Ese ha sido el mensaje de Chávez desde entonces y la razón de que en Maturín pudiera advertir a sus seguidores que lo importante no es la falta de agua, la inseguridad personal o la escasez de vivienda, sino la patria. La verdad es que él y su rabioso discurso socialista son estímulos mucho más poderosos en el ánimo de los venezolanos más pobres (que siguen siendo mayoría) que las más evidentes insuficiencias administrativas de su gobierno. En otras palabras, que a ese vasto sector de la población le tienen sin cuidado los debates sobre políticas públicas, querellas típicas en los regímenes con economías capitalistas, y se dejan arrastrar, en cambio, por la comunicación casi sobrenatural que los une a su líder.

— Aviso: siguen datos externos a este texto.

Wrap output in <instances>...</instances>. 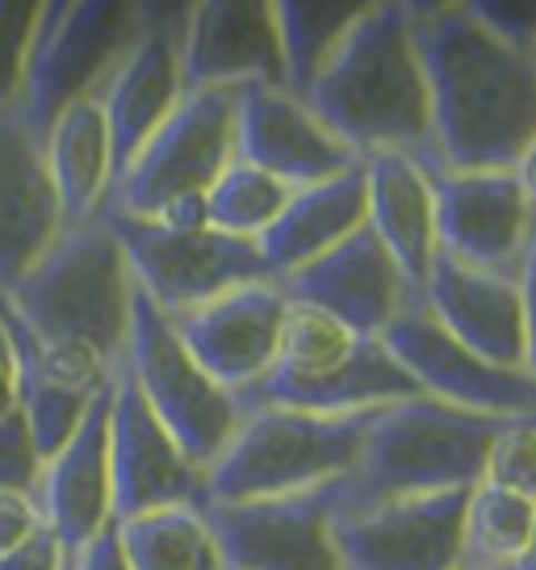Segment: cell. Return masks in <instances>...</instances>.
I'll return each instance as SVG.
<instances>
[{
    "mask_svg": "<svg viewBox=\"0 0 536 570\" xmlns=\"http://www.w3.org/2000/svg\"><path fill=\"white\" fill-rule=\"evenodd\" d=\"M377 340L428 399L495 420L536 415V377L524 370H499L478 353H469L431 320L424 303L407 306Z\"/></svg>",
    "mask_w": 536,
    "mask_h": 570,
    "instance_id": "7c38bea8",
    "label": "cell"
},
{
    "mask_svg": "<svg viewBox=\"0 0 536 570\" xmlns=\"http://www.w3.org/2000/svg\"><path fill=\"white\" fill-rule=\"evenodd\" d=\"M516 570H536V520H533V537H528V550L516 562Z\"/></svg>",
    "mask_w": 536,
    "mask_h": 570,
    "instance_id": "60d3db41",
    "label": "cell"
},
{
    "mask_svg": "<svg viewBox=\"0 0 536 570\" xmlns=\"http://www.w3.org/2000/svg\"><path fill=\"white\" fill-rule=\"evenodd\" d=\"M365 168V227L390 252L415 294L436 265V194L431 168L411 156H369Z\"/></svg>",
    "mask_w": 536,
    "mask_h": 570,
    "instance_id": "603a6c76",
    "label": "cell"
},
{
    "mask_svg": "<svg viewBox=\"0 0 536 570\" xmlns=\"http://www.w3.org/2000/svg\"><path fill=\"white\" fill-rule=\"evenodd\" d=\"M281 285L289 303L319 306L357 336H381L407 306L419 303V294L365 223L319 261L289 273Z\"/></svg>",
    "mask_w": 536,
    "mask_h": 570,
    "instance_id": "ac0fdd59",
    "label": "cell"
},
{
    "mask_svg": "<svg viewBox=\"0 0 536 570\" xmlns=\"http://www.w3.org/2000/svg\"><path fill=\"white\" fill-rule=\"evenodd\" d=\"M42 4L34 0H0V109H18L30 42Z\"/></svg>",
    "mask_w": 536,
    "mask_h": 570,
    "instance_id": "1f68e13d",
    "label": "cell"
},
{
    "mask_svg": "<svg viewBox=\"0 0 536 570\" xmlns=\"http://www.w3.org/2000/svg\"><path fill=\"white\" fill-rule=\"evenodd\" d=\"M42 453H38L30 428L21 420V411L0 415V491H18L34 495L42 479Z\"/></svg>",
    "mask_w": 536,
    "mask_h": 570,
    "instance_id": "d6a6232c",
    "label": "cell"
},
{
    "mask_svg": "<svg viewBox=\"0 0 536 570\" xmlns=\"http://www.w3.org/2000/svg\"><path fill=\"white\" fill-rule=\"evenodd\" d=\"M235 160L277 177L286 189H310L360 164L286 85L235 89Z\"/></svg>",
    "mask_w": 536,
    "mask_h": 570,
    "instance_id": "2e32d148",
    "label": "cell"
},
{
    "mask_svg": "<svg viewBox=\"0 0 536 570\" xmlns=\"http://www.w3.org/2000/svg\"><path fill=\"white\" fill-rule=\"evenodd\" d=\"M294 189H286L277 177L244 160H231L222 177L206 189V227H215L235 239H260L272 227V218L286 210Z\"/></svg>",
    "mask_w": 536,
    "mask_h": 570,
    "instance_id": "f546056e",
    "label": "cell"
},
{
    "mask_svg": "<svg viewBox=\"0 0 536 570\" xmlns=\"http://www.w3.org/2000/svg\"><path fill=\"white\" fill-rule=\"evenodd\" d=\"M106 223L122 244L135 289L168 320L189 315L235 285L272 282L256 239H235L215 227L177 232L118 210H106Z\"/></svg>",
    "mask_w": 536,
    "mask_h": 570,
    "instance_id": "9c48e42d",
    "label": "cell"
},
{
    "mask_svg": "<svg viewBox=\"0 0 536 570\" xmlns=\"http://www.w3.org/2000/svg\"><path fill=\"white\" fill-rule=\"evenodd\" d=\"M536 503L512 491H499L490 482H474L465 499L461 524V570H495L516 567L528 537H533Z\"/></svg>",
    "mask_w": 536,
    "mask_h": 570,
    "instance_id": "f1b7e54d",
    "label": "cell"
},
{
    "mask_svg": "<svg viewBox=\"0 0 536 570\" xmlns=\"http://www.w3.org/2000/svg\"><path fill=\"white\" fill-rule=\"evenodd\" d=\"M185 9L143 4V35L126 51L118 71L109 76V85L101 89V109H106L109 122L118 177L126 173V164L139 156V147L160 130L163 118L177 109L180 97H185V80H180Z\"/></svg>",
    "mask_w": 536,
    "mask_h": 570,
    "instance_id": "d6986e66",
    "label": "cell"
},
{
    "mask_svg": "<svg viewBox=\"0 0 536 570\" xmlns=\"http://www.w3.org/2000/svg\"><path fill=\"white\" fill-rule=\"evenodd\" d=\"M533 59H536V51H533Z\"/></svg>",
    "mask_w": 536,
    "mask_h": 570,
    "instance_id": "ee69618b",
    "label": "cell"
},
{
    "mask_svg": "<svg viewBox=\"0 0 536 570\" xmlns=\"http://www.w3.org/2000/svg\"><path fill=\"white\" fill-rule=\"evenodd\" d=\"M365 223V168L353 164L340 177L310 185V189H294L286 210L272 218L256 244L265 256L272 282H286L289 273L319 261L322 252H331L340 239L357 232Z\"/></svg>",
    "mask_w": 536,
    "mask_h": 570,
    "instance_id": "d4e9b609",
    "label": "cell"
},
{
    "mask_svg": "<svg viewBox=\"0 0 536 570\" xmlns=\"http://www.w3.org/2000/svg\"><path fill=\"white\" fill-rule=\"evenodd\" d=\"M286 303L289 298L281 282L235 285L189 315L172 320V327L189 356L222 391L248 399L277 365Z\"/></svg>",
    "mask_w": 536,
    "mask_h": 570,
    "instance_id": "5bb4252c",
    "label": "cell"
},
{
    "mask_svg": "<svg viewBox=\"0 0 536 570\" xmlns=\"http://www.w3.org/2000/svg\"><path fill=\"white\" fill-rule=\"evenodd\" d=\"M235 160V89H185L177 109L139 147L106 210L177 232L206 227V189Z\"/></svg>",
    "mask_w": 536,
    "mask_h": 570,
    "instance_id": "8992f818",
    "label": "cell"
},
{
    "mask_svg": "<svg viewBox=\"0 0 536 570\" xmlns=\"http://www.w3.org/2000/svg\"><path fill=\"white\" fill-rule=\"evenodd\" d=\"M227 570H344L331 541V487L265 503H201Z\"/></svg>",
    "mask_w": 536,
    "mask_h": 570,
    "instance_id": "9a60e30c",
    "label": "cell"
},
{
    "mask_svg": "<svg viewBox=\"0 0 536 570\" xmlns=\"http://www.w3.org/2000/svg\"><path fill=\"white\" fill-rule=\"evenodd\" d=\"M495 570H516V567H495Z\"/></svg>",
    "mask_w": 536,
    "mask_h": 570,
    "instance_id": "b9f144b4",
    "label": "cell"
},
{
    "mask_svg": "<svg viewBox=\"0 0 536 570\" xmlns=\"http://www.w3.org/2000/svg\"><path fill=\"white\" fill-rule=\"evenodd\" d=\"M419 303L469 353L499 370H524V303L516 277L478 273L436 256Z\"/></svg>",
    "mask_w": 536,
    "mask_h": 570,
    "instance_id": "ffe728a7",
    "label": "cell"
},
{
    "mask_svg": "<svg viewBox=\"0 0 536 570\" xmlns=\"http://www.w3.org/2000/svg\"><path fill=\"white\" fill-rule=\"evenodd\" d=\"M72 570H126L122 550H118V537H113V529H106V533L92 541L89 550L72 553Z\"/></svg>",
    "mask_w": 536,
    "mask_h": 570,
    "instance_id": "f35d334b",
    "label": "cell"
},
{
    "mask_svg": "<svg viewBox=\"0 0 536 570\" xmlns=\"http://www.w3.org/2000/svg\"><path fill=\"white\" fill-rule=\"evenodd\" d=\"M109 499L113 524L206 503V470L185 458L126 370L109 386Z\"/></svg>",
    "mask_w": 536,
    "mask_h": 570,
    "instance_id": "30bf717a",
    "label": "cell"
},
{
    "mask_svg": "<svg viewBox=\"0 0 536 570\" xmlns=\"http://www.w3.org/2000/svg\"><path fill=\"white\" fill-rule=\"evenodd\" d=\"M34 499L38 512H42V524L59 537V546L68 553L89 550L106 529H113V499H109V391L97 394V403L80 420L72 441L42 465Z\"/></svg>",
    "mask_w": 536,
    "mask_h": 570,
    "instance_id": "7402d4cb",
    "label": "cell"
},
{
    "mask_svg": "<svg viewBox=\"0 0 536 570\" xmlns=\"http://www.w3.org/2000/svg\"><path fill=\"white\" fill-rule=\"evenodd\" d=\"M68 562H72V553L59 546L51 529H38L18 550L0 553V570H68Z\"/></svg>",
    "mask_w": 536,
    "mask_h": 570,
    "instance_id": "d590c367",
    "label": "cell"
},
{
    "mask_svg": "<svg viewBox=\"0 0 536 570\" xmlns=\"http://www.w3.org/2000/svg\"><path fill=\"white\" fill-rule=\"evenodd\" d=\"M516 282H519V303H524V374L536 377V218Z\"/></svg>",
    "mask_w": 536,
    "mask_h": 570,
    "instance_id": "8d00e7d4",
    "label": "cell"
},
{
    "mask_svg": "<svg viewBox=\"0 0 536 570\" xmlns=\"http://www.w3.org/2000/svg\"><path fill=\"white\" fill-rule=\"evenodd\" d=\"M18 344H13V332L4 323V311H0V415L18 411Z\"/></svg>",
    "mask_w": 536,
    "mask_h": 570,
    "instance_id": "74e56055",
    "label": "cell"
},
{
    "mask_svg": "<svg viewBox=\"0 0 536 570\" xmlns=\"http://www.w3.org/2000/svg\"><path fill=\"white\" fill-rule=\"evenodd\" d=\"M428 80L431 151L445 173H516L536 139V59L469 18L465 4H407Z\"/></svg>",
    "mask_w": 536,
    "mask_h": 570,
    "instance_id": "7a4b0ae2",
    "label": "cell"
},
{
    "mask_svg": "<svg viewBox=\"0 0 536 570\" xmlns=\"http://www.w3.org/2000/svg\"><path fill=\"white\" fill-rule=\"evenodd\" d=\"M126 377L139 386L147 407L168 428V436L185 449V458L201 470L218 462L244 424V399L222 391L180 344L172 320L135 289L130 306V344H126Z\"/></svg>",
    "mask_w": 536,
    "mask_h": 570,
    "instance_id": "ba28073f",
    "label": "cell"
},
{
    "mask_svg": "<svg viewBox=\"0 0 536 570\" xmlns=\"http://www.w3.org/2000/svg\"><path fill=\"white\" fill-rule=\"evenodd\" d=\"M42 156H47L51 185L59 194L63 227H80L106 214L118 168H113V142H109L101 97L63 109L42 139Z\"/></svg>",
    "mask_w": 536,
    "mask_h": 570,
    "instance_id": "484cf974",
    "label": "cell"
},
{
    "mask_svg": "<svg viewBox=\"0 0 536 570\" xmlns=\"http://www.w3.org/2000/svg\"><path fill=\"white\" fill-rule=\"evenodd\" d=\"M516 180H519V189L528 194V202L536 206V139L528 142V151L519 156V164H516Z\"/></svg>",
    "mask_w": 536,
    "mask_h": 570,
    "instance_id": "ab89813d",
    "label": "cell"
},
{
    "mask_svg": "<svg viewBox=\"0 0 536 570\" xmlns=\"http://www.w3.org/2000/svg\"><path fill=\"white\" fill-rule=\"evenodd\" d=\"M415 394L424 391L386 353V344L377 336H365L336 370H327L319 377L268 374L244 399V407H289L310 411V415H365V411L394 407V403L415 399Z\"/></svg>",
    "mask_w": 536,
    "mask_h": 570,
    "instance_id": "cb8c5ba5",
    "label": "cell"
},
{
    "mask_svg": "<svg viewBox=\"0 0 536 570\" xmlns=\"http://www.w3.org/2000/svg\"><path fill=\"white\" fill-rule=\"evenodd\" d=\"M436 194V248L478 273L519 277V261L533 235L536 206L519 189L516 173H445L431 168Z\"/></svg>",
    "mask_w": 536,
    "mask_h": 570,
    "instance_id": "4fadbf2b",
    "label": "cell"
},
{
    "mask_svg": "<svg viewBox=\"0 0 536 570\" xmlns=\"http://www.w3.org/2000/svg\"><path fill=\"white\" fill-rule=\"evenodd\" d=\"M185 89L286 85L272 0H201L185 9L180 30Z\"/></svg>",
    "mask_w": 536,
    "mask_h": 570,
    "instance_id": "e0dca14e",
    "label": "cell"
},
{
    "mask_svg": "<svg viewBox=\"0 0 536 570\" xmlns=\"http://www.w3.org/2000/svg\"><path fill=\"white\" fill-rule=\"evenodd\" d=\"M126 570H227L201 508H163L113 524Z\"/></svg>",
    "mask_w": 536,
    "mask_h": 570,
    "instance_id": "4316f807",
    "label": "cell"
},
{
    "mask_svg": "<svg viewBox=\"0 0 536 570\" xmlns=\"http://www.w3.org/2000/svg\"><path fill=\"white\" fill-rule=\"evenodd\" d=\"M465 9L499 42L524 55L536 51V0H469Z\"/></svg>",
    "mask_w": 536,
    "mask_h": 570,
    "instance_id": "836d02e7",
    "label": "cell"
},
{
    "mask_svg": "<svg viewBox=\"0 0 536 570\" xmlns=\"http://www.w3.org/2000/svg\"><path fill=\"white\" fill-rule=\"evenodd\" d=\"M135 277L101 218L63 235L0 294L18 348L38 374L68 391L101 394L126 365Z\"/></svg>",
    "mask_w": 536,
    "mask_h": 570,
    "instance_id": "6da1fadb",
    "label": "cell"
},
{
    "mask_svg": "<svg viewBox=\"0 0 536 570\" xmlns=\"http://www.w3.org/2000/svg\"><path fill=\"white\" fill-rule=\"evenodd\" d=\"M68 570H72V562H68Z\"/></svg>",
    "mask_w": 536,
    "mask_h": 570,
    "instance_id": "7bdbcfd3",
    "label": "cell"
},
{
    "mask_svg": "<svg viewBox=\"0 0 536 570\" xmlns=\"http://www.w3.org/2000/svg\"><path fill=\"white\" fill-rule=\"evenodd\" d=\"M63 235L42 142L18 109H0V294Z\"/></svg>",
    "mask_w": 536,
    "mask_h": 570,
    "instance_id": "44dd1931",
    "label": "cell"
},
{
    "mask_svg": "<svg viewBox=\"0 0 536 570\" xmlns=\"http://www.w3.org/2000/svg\"><path fill=\"white\" fill-rule=\"evenodd\" d=\"M360 340L353 327L331 320L327 311L306 303H286V320H281V348H277V365L272 374L286 377H319L336 370L344 356L357 348Z\"/></svg>",
    "mask_w": 536,
    "mask_h": 570,
    "instance_id": "4dcf8cb0",
    "label": "cell"
},
{
    "mask_svg": "<svg viewBox=\"0 0 536 570\" xmlns=\"http://www.w3.org/2000/svg\"><path fill=\"white\" fill-rule=\"evenodd\" d=\"M42 524L34 495H18V491H0V553L18 550L21 541H30Z\"/></svg>",
    "mask_w": 536,
    "mask_h": 570,
    "instance_id": "e575fe53",
    "label": "cell"
},
{
    "mask_svg": "<svg viewBox=\"0 0 536 570\" xmlns=\"http://www.w3.org/2000/svg\"><path fill=\"white\" fill-rule=\"evenodd\" d=\"M465 491L381 499L331 512V541L344 570H461Z\"/></svg>",
    "mask_w": 536,
    "mask_h": 570,
    "instance_id": "8fae6325",
    "label": "cell"
},
{
    "mask_svg": "<svg viewBox=\"0 0 536 570\" xmlns=\"http://www.w3.org/2000/svg\"><path fill=\"white\" fill-rule=\"evenodd\" d=\"M143 35V4L54 0L42 4L26 63L18 114L42 142L63 109L101 97L109 76Z\"/></svg>",
    "mask_w": 536,
    "mask_h": 570,
    "instance_id": "52a82bcc",
    "label": "cell"
},
{
    "mask_svg": "<svg viewBox=\"0 0 536 570\" xmlns=\"http://www.w3.org/2000/svg\"><path fill=\"white\" fill-rule=\"evenodd\" d=\"M306 109L357 156H411L436 168L428 80L407 26V4H369L302 92Z\"/></svg>",
    "mask_w": 536,
    "mask_h": 570,
    "instance_id": "3957f363",
    "label": "cell"
},
{
    "mask_svg": "<svg viewBox=\"0 0 536 570\" xmlns=\"http://www.w3.org/2000/svg\"><path fill=\"white\" fill-rule=\"evenodd\" d=\"M503 424L507 420L448 407L428 394L374 411L357 465L331 487V512L474 487Z\"/></svg>",
    "mask_w": 536,
    "mask_h": 570,
    "instance_id": "277c9868",
    "label": "cell"
},
{
    "mask_svg": "<svg viewBox=\"0 0 536 570\" xmlns=\"http://www.w3.org/2000/svg\"><path fill=\"white\" fill-rule=\"evenodd\" d=\"M374 411L310 415L248 407L231 445L206 470V503H265L327 491L357 465Z\"/></svg>",
    "mask_w": 536,
    "mask_h": 570,
    "instance_id": "5b68a950",
    "label": "cell"
},
{
    "mask_svg": "<svg viewBox=\"0 0 536 570\" xmlns=\"http://www.w3.org/2000/svg\"><path fill=\"white\" fill-rule=\"evenodd\" d=\"M369 4L360 0H272L281 63H286V89L302 97L319 68L340 47V38L357 26Z\"/></svg>",
    "mask_w": 536,
    "mask_h": 570,
    "instance_id": "83f0119b",
    "label": "cell"
}]
</instances>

Otra lección a tener en cuenta es que los adversarios de Chávez se han negado sistemáticamente a admitir que esta elección implicara un cambio de régimen, pues ello los llevaría forzosamente a entramparse en ese debate ideológico, democracia burguesa o democracia socialista. Mucho mejor, pensaban (¿piensan?) eludir las complejidades de la “polarización”, que no es un capricho individual y perverso de alguien, sino realidad muy palpable: el enfrentamiento de dos Venezuelas, por ahora irreductible, la de los ricos y la clase media, y la de los pobres.
Planteada la “guerra” en estos términos, un simple cambio de presidentes carece de verdadero sentido político. Una revolución que lleva 14 años en el poder, y que como toda revolución ha usado su poder para diseñar a su medida su propia legalidad, usa y abusa de esa autolegitimidad revolucionaria para perpetuarse indefinidamente en el poder. Por la fuerza, como en Cuba, o por los mucho más sutiles caminos de las apariencias democráticas. No admitir esta realidad evidente conduce a situaciones fatales. Como señalaba The New York Times dos días después del referéndum revocatorio, a la oposición venezolana de entonces le faltó “eficacia y realismo” para encarar el desafío que le presentaba Chávez. La oposición actual, que en definitiva sigue siendo la de siempre, sencillamente cometió el mismo error de hace tantos años.